From the exclamation point in the title to the rallying chant-along finale, "Sarafina!" doesn't exactly revel in restraint. Then again, neither does the apartheid it's singing and dancing about. A surreal blending of showtime musicality with police-dog reality, the movie touches upon the political issues in its own crazy way.

It stars Whoopi Goldberg as Mary Masembuko, a high school teacher in the blacks-only township of Soweto, South Africa. Married to a radical fighter on the run, and stowing away his AK-47 rifle behind her stove, she teaches government-line history to the students, but interjects with the real truth about those Great Moments in Afrikaner History . . .

Now, hold the phone. Which part of South Africa is Goldberg from? Her accent doesn't make it quite clear. Could it be the Orange Free State of New York? Obviously, her prime purpose is coattail power. By headlining this adaptation of South African playwright Mbongeni Ngema's political-consciousness musical, she bears the message to America's video rental stores.

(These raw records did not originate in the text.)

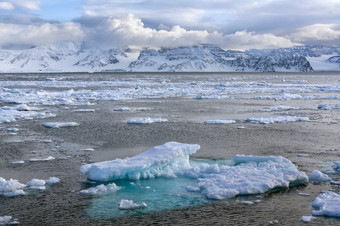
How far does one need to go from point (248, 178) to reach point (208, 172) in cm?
116

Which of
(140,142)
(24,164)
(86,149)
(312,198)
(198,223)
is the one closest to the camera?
(198,223)

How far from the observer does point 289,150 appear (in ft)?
44.7

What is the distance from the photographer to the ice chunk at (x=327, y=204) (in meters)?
7.82

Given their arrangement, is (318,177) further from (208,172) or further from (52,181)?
(52,181)

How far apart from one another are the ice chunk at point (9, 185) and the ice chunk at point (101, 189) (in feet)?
5.12

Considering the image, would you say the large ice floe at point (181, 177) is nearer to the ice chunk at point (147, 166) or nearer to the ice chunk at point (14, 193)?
the ice chunk at point (147, 166)

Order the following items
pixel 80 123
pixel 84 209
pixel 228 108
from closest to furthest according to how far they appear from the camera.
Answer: pixel 84 209, pixel 80 123, pixel 228 108

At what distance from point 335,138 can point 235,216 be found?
32.1 ft

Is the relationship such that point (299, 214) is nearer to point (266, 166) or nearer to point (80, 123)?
point (266, 166)

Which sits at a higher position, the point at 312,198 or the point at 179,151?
the point at 179,151

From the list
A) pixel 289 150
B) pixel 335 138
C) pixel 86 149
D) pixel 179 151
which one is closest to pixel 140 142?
pixel 86 149

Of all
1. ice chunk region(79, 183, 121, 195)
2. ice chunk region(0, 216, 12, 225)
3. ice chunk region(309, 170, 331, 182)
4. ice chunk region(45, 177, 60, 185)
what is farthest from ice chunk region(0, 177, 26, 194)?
ice chunk region(309, 170, 331, 182)

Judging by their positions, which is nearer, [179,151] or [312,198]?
[312,198]

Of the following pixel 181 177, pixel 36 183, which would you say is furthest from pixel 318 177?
pixel 36 183
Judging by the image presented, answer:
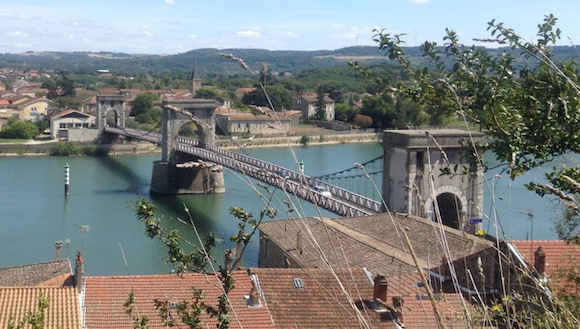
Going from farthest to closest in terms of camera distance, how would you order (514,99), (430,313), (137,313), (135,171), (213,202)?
(135,171) → (213,202) → (137,313) → (430,313) → (514,99)

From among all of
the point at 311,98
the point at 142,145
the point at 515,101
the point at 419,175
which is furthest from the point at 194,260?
the point at 311,98

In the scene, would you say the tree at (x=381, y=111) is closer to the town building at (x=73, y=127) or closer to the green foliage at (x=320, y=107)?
the green foliage at (x=320, y=107)

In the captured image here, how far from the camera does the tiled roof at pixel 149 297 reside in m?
5.42

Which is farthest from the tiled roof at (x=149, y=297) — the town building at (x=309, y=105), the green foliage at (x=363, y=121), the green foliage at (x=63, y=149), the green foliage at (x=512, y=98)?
the town building at (x=309, y=105)

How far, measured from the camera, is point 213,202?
20.2 meters

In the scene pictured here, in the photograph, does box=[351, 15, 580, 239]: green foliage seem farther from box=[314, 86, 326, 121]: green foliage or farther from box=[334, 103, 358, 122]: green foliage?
box=[314, 86, 326, 121]: green foliage

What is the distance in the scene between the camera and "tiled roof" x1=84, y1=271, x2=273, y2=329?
17.8 feet

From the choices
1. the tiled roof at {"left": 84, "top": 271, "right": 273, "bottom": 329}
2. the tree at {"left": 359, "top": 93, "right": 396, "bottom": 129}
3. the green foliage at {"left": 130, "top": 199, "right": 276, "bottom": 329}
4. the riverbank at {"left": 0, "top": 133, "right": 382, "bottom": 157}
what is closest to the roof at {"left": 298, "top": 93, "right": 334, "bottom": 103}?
the tree at {"left": 359, "top": 93, "right": 396, "bottom": 129}

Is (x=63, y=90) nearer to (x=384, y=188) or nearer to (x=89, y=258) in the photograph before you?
(x=89, y=258)

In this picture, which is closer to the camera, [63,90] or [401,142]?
[401,142]

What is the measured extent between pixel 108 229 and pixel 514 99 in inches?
535

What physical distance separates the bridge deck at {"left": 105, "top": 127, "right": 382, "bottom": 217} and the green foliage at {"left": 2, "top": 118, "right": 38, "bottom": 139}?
119 inches

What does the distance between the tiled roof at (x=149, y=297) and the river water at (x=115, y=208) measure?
5.58ft

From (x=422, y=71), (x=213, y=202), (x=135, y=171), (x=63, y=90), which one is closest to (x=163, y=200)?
(x=213, y=202)
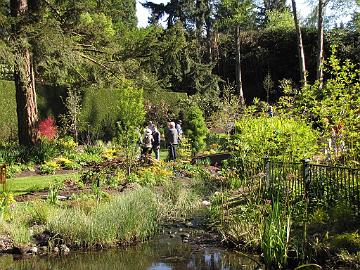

The actual story (the one with the real South Africans in it) is about the growing consciousness of trusting school kid Sarafina (Leleti Khumalo). A student in Goldberg's class, she soon gets the word on the white lies in her textbooks. She also learns about other treachery. There are government informers and puppets (including writer Ngema as a constable) everywhere and the police are just itching to roll out the German shepherds, tear gas and armored cars. Newly charged, Khumalo criticizes her mother (Miriam Makeba) for playing nanny to pampered white children. She also realizes mentor Goldberg is in real danger.

Based on the real children's resistance movement in Soweto in the mid-1970s, "Sarafina!" unleashes images of now-archetypal facets of South African political life: the funerals, the stone-throwing youths and so forth. With its song-and-dance call to defeat injustice (the play was written before the repeal of apartheid laws), it's basically "Agitprop: The Musical!" Imagine an African Doris Day waking up in a police state, singing about it (to mbaqanga music), then learning that even the innocent get their heads bashed in.

Director Darrell James Roodt offers some well-choreographed, if modestly budgeted moments. There's something undeniably stirring about entire groups of black children in preppie school uniform doing "West Side Story" routines against the dusty shantyscape. Khumalo is extremely appealing. When she speaks daily to -- and deifies -- a photograph of black leader Nelson Mandela, then in musical fantasy scenes imagines herself as him, the scenes work primarily because of her in-built naivete.

The trouble is, in a movie about South Africa, what possible happy ending could Khumalo's own story conclude with? Musicals end happily after all, and people aren't linking hands across the Transvaal yet. The movie dips into the Doris Day genre again. Battle-weary Khumalo's final revelation is not that resistance is futile, or that Mandela's photograph is actually just a photograph. It's that brutal police massacres may come and go, but Mom is a girl's best friend.